After histological diagnosis, we evaluated the expression by IHC of NeuroD1 marker with primary antibody against human NeuroD1(Abcam, ab60704,1:200) for one hour of incubation. The sections were rinsed in TBS and incubated for 20 min with Novocastra Biotinylated Secondary Antibody (RE7103), a biotin-coniugated secondary antibody formulation that recognize mouse and rabbit immunoglobulins.

The sections were then rinsed in TBS and incubated for 20 min with Novocastra Streptavidin-HRP (RE104). Peroxidase reactivity was visualized using a 3,3′-diaminobenzidine (DAB).

IHC staining of Neuro D1 was scored as follows: - , if < 5% of tumor cells were stained; +, if there were focal, weak tumor cells staining; ++, if there were moderate tumor cells staining; +++, if there were marked tumor cells staining.

NeuroD1 showed a marked positivity (+++), (Figure 3) mostly cytoplasmic, especially in ganglion and epithelioid cells.
Figure 3
Figure 3

Neuro D1 immunostaining: A) cytoplasmic positivity in epithelioid and ganglion cells (4X); B) cytoplasmic positivity in epithelioid cells (40X).

Finally, for gene expression analysis, total RNA was isolated from a frozen biopsy of the tumor stored in our Institutional Bio-Bank, using RNeasy Mini Kit (Qiagen GmbH, Hilden, Germany) following the manufacturer’s instructions. The sample was treated with RNase-free DNase (Qiagen GmbH, Hilde, Germany) to prevent amplification of genomic DNA. A total of 1 mg RNA was subjected to cDNA synthesis. Quantitative Real Time -PCR (qRT PCR) was performed in a Light Cycler system (Roche Molecular Biochemicals, Mannheim, Germany) using specific TaqMan Gene Expression Assays for human NeuroD1 (Real Time Designer Assay cod. 05583055001, Roche Molecular Biochemicals).

qRT PCR analysis showed NeuroD1 over-expression compared to other cancer samples used as controls (Figure 4).
Figure 4
Figure 4

Real time PCR expression of NeuroD1: 1) pancreatic normal sample; 2) pancreatic tumor sample; 3) prostatic tumor sample; 4) GP sample. All reactions were performed in triplicate and data are expressed as mean of relative amount of mRNAs levels.

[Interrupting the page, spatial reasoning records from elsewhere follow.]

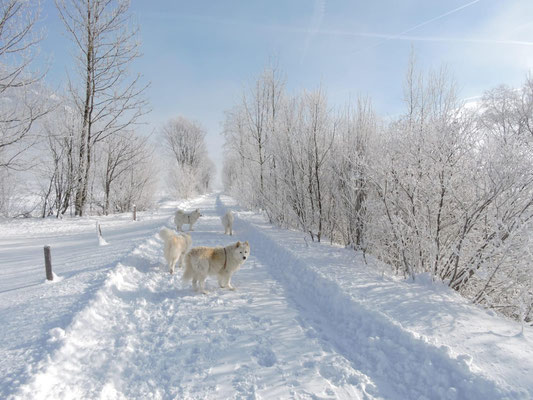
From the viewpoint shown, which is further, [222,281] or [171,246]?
[171,246]

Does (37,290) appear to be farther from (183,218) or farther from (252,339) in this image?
(183,218)

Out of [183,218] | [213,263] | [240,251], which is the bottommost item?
[213,263]

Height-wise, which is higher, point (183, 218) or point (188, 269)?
point (183, 218)

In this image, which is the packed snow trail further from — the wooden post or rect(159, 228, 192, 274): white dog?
rect(159, 228, 192, 274): white dog

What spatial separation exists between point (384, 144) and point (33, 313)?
23.3 ft

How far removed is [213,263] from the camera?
4.86m

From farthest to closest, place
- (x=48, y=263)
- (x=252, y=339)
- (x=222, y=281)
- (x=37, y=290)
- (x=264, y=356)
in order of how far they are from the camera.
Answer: (x=222, y=281) → (x=48, y=263) → (x=37, y=290) → (x=252, y=339) → (x=264, y=356)

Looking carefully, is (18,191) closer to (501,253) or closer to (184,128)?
(501,253)

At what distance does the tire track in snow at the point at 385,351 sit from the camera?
2389mm

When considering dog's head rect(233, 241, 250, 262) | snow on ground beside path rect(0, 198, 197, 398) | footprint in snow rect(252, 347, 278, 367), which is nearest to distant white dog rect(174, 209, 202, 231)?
snow on ground beside path rect(0, 198, 197, 398)

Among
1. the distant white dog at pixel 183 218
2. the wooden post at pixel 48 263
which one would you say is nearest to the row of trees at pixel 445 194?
the distant white dog at pixel 183 218

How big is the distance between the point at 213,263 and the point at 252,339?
6.19ft

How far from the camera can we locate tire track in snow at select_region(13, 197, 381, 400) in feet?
7.84

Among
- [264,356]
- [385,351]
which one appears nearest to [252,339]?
[264,356]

GP is a rare neuroendocrine tumor of the digestive tract (GEP-NET ), originating in the hindgut, and mainly located at the second portion of the duodenum. It is usually benign.

Histopathological diagnosis of the disease requires the detection of a triphasic pattern of growth, represented by three cellular components: epithelioid cells, spindle shaped cells and ganglion-like cells [1].

The majority of the reported cases of duodenal GP has been of benign nature, even if some cases in literature showed the presence of regional lymph nodes metastasis [5]. Distant metastases have not been observed. Radical surgery with lymph node dissection is therefore required.

In the new WHO classification of NET(2010), the only parameter of prognostic value is represented by Ki67 index expression.

The case reported in this paper was characterized by a sessile polypoid lesion that at routine histopathological examination was diagnosed as duodenal GP, with negativity for CK 7 and CK 20 and with positivity for several neuroendocrine markers.

Since the identification of new molecular markers of both diagnostic and prognostic value becoming increasingly necessary, we decided to evaluate the expression of another neuroendocrine marker, NeuroD1, recently described in GEP-NET and other malignancies.

Our data, derived from immunohistochemistry, confirmed the positive protein expression of the NeuroD1 marker in this case of GP. Furthermore, we have also determined NeuroD1 gene expression on the same fresh cryopreserved sample, showing even in this case an overexpression of the marker.

The aberrant expression of NeuroD1 in GP, although a very rare tumor, could complete the panel of neuroendocrine markers for the diagnosis of these tumors.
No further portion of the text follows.